# Exercise directions
Please select every line in the items below that contains the word "orange", and copy each of those lines out. Case counts.

==========

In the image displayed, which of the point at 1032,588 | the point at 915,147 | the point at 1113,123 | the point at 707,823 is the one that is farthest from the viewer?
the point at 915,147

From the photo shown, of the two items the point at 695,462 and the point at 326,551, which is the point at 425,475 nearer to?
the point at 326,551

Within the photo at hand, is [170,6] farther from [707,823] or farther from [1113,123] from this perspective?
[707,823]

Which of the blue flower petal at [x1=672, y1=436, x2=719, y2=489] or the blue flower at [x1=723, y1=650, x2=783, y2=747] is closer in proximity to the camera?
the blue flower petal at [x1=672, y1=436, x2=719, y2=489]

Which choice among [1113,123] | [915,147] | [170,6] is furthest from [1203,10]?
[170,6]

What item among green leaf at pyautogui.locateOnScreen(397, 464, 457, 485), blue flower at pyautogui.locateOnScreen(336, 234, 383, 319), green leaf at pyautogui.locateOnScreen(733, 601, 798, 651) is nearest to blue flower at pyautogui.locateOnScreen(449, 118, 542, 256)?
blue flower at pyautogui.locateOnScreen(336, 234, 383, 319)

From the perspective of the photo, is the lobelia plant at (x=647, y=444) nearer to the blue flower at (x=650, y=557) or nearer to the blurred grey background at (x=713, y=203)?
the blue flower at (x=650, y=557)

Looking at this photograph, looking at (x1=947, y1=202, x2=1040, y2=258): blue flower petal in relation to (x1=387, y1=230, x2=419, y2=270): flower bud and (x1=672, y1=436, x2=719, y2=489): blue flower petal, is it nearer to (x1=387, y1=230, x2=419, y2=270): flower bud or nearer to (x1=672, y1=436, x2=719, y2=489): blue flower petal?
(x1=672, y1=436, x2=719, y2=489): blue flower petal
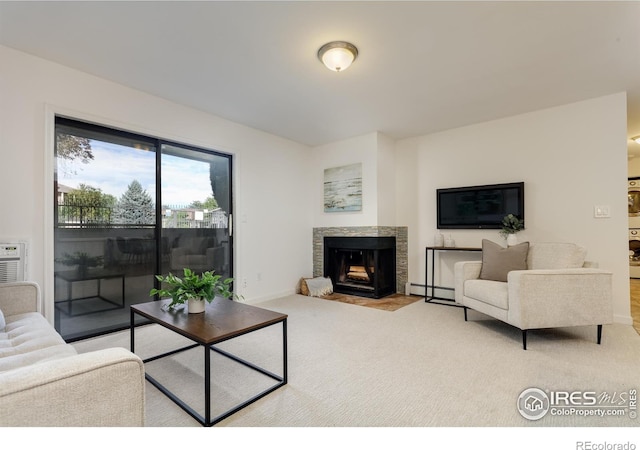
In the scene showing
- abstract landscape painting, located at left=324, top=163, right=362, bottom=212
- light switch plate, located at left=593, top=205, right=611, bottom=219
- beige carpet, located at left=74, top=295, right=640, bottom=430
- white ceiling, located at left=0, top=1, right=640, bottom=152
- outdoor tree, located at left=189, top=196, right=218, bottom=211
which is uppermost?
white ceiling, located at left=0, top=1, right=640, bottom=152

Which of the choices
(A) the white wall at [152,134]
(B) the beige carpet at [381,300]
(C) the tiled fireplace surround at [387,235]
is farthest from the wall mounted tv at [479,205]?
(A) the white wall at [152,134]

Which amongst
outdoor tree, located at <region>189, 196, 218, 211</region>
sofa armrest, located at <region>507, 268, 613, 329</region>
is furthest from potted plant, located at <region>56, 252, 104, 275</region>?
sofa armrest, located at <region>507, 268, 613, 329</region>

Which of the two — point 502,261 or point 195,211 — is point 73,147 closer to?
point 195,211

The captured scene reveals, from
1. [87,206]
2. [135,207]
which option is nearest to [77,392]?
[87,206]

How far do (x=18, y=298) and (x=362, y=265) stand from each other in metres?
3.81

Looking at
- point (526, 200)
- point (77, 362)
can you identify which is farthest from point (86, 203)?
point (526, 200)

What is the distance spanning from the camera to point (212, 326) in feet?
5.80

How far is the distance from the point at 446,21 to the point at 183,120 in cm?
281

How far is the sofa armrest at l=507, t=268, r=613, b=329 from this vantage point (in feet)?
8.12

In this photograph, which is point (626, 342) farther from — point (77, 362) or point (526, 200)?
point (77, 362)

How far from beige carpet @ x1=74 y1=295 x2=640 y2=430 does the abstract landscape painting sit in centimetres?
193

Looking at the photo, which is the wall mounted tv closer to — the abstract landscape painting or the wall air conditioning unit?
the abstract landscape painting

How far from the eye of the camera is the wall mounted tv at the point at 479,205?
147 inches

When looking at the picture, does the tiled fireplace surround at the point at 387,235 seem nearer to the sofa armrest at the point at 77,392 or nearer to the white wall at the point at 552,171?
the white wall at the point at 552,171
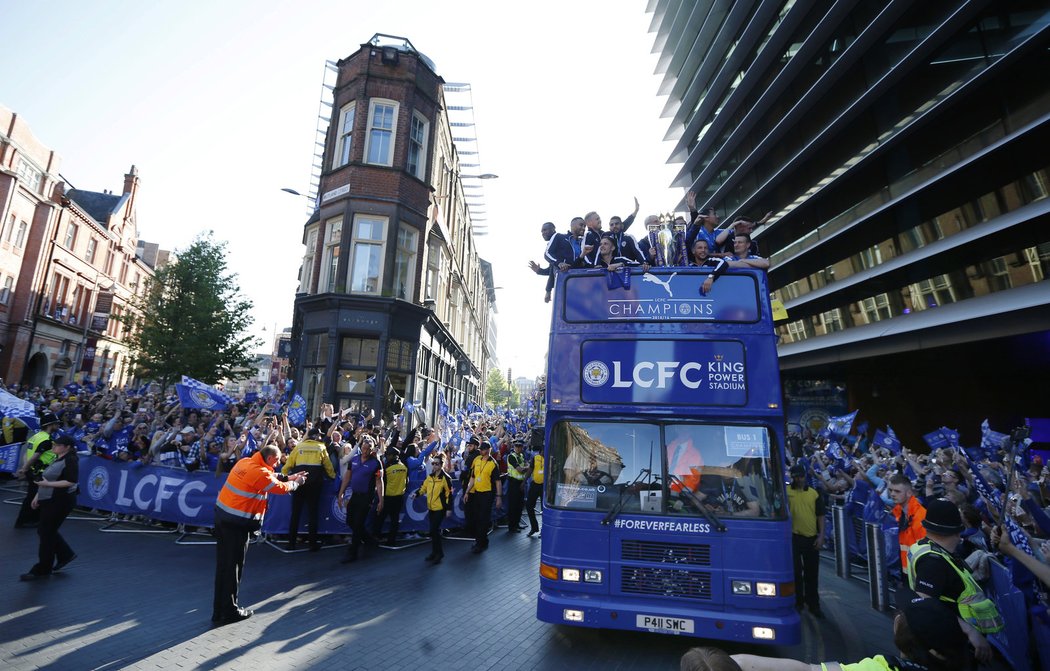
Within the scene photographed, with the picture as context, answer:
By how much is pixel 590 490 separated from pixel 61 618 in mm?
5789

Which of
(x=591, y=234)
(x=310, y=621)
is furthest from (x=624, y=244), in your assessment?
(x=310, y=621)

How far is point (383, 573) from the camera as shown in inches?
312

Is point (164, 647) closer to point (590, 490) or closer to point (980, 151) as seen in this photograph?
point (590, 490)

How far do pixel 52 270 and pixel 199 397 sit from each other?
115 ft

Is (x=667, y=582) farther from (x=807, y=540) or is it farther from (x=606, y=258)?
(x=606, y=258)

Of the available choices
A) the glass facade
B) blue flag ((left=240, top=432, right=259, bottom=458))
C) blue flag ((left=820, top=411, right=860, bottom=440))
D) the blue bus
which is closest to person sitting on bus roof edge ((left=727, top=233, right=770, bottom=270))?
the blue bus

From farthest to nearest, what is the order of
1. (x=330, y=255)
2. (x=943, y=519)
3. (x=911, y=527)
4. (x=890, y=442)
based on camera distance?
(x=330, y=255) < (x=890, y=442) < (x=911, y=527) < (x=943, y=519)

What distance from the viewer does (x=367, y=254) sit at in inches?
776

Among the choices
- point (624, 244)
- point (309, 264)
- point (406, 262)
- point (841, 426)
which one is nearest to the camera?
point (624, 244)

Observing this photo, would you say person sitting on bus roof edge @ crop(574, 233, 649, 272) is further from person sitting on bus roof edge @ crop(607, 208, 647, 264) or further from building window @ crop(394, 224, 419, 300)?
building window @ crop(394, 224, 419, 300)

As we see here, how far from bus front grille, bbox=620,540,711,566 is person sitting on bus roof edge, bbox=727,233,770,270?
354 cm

==========

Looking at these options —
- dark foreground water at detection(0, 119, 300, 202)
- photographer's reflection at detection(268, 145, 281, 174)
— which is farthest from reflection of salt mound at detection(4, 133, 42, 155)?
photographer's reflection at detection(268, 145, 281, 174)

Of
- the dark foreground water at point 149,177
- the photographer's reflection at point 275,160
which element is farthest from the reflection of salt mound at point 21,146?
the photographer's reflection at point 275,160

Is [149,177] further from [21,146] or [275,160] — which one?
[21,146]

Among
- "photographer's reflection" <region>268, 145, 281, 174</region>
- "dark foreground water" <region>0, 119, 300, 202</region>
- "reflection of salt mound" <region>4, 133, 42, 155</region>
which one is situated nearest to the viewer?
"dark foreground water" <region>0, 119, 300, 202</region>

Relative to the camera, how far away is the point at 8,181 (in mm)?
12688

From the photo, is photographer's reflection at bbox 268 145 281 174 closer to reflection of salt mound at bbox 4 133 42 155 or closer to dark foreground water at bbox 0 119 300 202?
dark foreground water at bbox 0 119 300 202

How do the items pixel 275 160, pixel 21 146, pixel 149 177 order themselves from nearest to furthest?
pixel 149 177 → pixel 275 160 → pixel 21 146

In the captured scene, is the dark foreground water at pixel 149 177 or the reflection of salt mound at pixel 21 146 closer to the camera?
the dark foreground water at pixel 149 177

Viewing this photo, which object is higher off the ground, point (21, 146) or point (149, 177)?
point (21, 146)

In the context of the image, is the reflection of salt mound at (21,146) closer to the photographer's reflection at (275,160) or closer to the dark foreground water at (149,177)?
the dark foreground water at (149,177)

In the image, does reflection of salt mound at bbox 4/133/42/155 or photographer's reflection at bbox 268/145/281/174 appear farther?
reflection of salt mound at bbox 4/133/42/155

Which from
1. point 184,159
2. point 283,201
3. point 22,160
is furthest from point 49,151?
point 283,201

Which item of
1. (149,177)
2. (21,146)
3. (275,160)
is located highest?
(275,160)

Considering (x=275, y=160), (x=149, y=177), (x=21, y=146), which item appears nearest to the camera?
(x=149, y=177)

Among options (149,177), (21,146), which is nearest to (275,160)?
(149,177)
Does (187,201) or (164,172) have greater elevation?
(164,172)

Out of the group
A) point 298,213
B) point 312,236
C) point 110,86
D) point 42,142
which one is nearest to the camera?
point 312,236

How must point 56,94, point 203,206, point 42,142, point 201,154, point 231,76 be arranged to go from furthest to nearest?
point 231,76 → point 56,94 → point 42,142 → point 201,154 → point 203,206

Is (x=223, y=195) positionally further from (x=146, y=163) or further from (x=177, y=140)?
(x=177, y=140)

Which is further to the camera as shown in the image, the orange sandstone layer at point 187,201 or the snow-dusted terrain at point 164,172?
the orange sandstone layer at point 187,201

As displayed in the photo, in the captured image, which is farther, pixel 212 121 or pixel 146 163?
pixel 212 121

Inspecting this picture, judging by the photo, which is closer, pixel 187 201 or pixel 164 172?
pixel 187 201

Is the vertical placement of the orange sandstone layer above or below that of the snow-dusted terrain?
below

==========

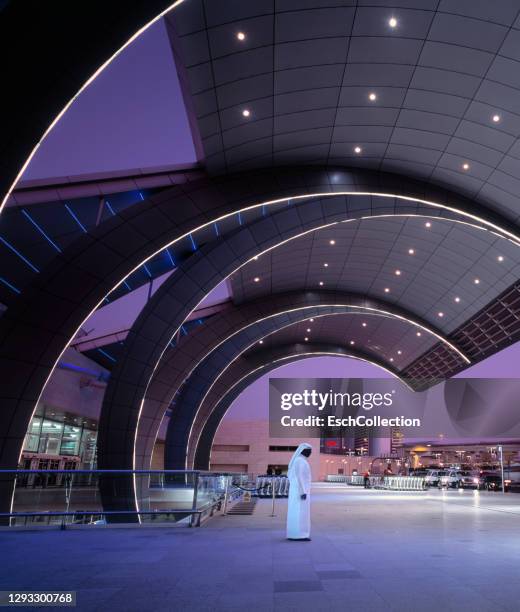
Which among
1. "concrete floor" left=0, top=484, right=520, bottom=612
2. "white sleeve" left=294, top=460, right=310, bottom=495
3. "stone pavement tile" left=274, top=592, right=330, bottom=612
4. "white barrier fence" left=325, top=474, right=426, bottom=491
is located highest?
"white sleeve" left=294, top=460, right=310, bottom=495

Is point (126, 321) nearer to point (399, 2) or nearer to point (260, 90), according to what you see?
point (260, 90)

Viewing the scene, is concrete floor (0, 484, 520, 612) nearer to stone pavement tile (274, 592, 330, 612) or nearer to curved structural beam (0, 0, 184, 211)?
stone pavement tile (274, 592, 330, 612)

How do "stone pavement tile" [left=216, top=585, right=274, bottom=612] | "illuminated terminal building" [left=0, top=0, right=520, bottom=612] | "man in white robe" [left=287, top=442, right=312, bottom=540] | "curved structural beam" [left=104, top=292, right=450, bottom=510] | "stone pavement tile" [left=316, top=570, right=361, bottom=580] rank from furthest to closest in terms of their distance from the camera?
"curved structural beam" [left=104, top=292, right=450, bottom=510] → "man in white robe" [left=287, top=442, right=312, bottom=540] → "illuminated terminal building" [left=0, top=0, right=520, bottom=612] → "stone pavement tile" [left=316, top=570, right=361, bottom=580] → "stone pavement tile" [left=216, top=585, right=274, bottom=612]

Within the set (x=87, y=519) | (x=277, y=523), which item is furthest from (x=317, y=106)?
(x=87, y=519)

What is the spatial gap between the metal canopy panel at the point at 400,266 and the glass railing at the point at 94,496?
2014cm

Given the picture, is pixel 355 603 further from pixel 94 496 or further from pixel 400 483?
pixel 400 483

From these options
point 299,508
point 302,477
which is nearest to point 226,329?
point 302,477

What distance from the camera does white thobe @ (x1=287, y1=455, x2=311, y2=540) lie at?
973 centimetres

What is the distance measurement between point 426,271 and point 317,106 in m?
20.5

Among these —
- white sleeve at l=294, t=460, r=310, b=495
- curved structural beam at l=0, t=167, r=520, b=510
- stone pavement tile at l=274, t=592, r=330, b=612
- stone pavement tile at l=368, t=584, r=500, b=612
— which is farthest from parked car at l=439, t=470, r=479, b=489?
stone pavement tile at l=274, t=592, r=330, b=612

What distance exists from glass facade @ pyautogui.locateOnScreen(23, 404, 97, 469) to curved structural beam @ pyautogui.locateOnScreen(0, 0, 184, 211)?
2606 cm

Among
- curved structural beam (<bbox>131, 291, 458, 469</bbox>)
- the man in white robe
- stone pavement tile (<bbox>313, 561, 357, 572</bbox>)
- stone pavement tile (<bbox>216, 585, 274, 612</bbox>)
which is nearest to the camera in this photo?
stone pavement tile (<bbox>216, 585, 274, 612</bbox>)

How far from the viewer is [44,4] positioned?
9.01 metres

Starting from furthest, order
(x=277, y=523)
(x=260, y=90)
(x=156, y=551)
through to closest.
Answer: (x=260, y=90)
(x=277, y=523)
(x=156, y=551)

==========

# Final answer
Which is further to the camera as shown in the image, the orange sandstone layer at point 187,201 or the snow-dusted terrain at point 164,172?
the orange sandstone layer at point 187,201
Is the vertical placement of the orange sandstone layer above or below that of the snow-dusted terrain?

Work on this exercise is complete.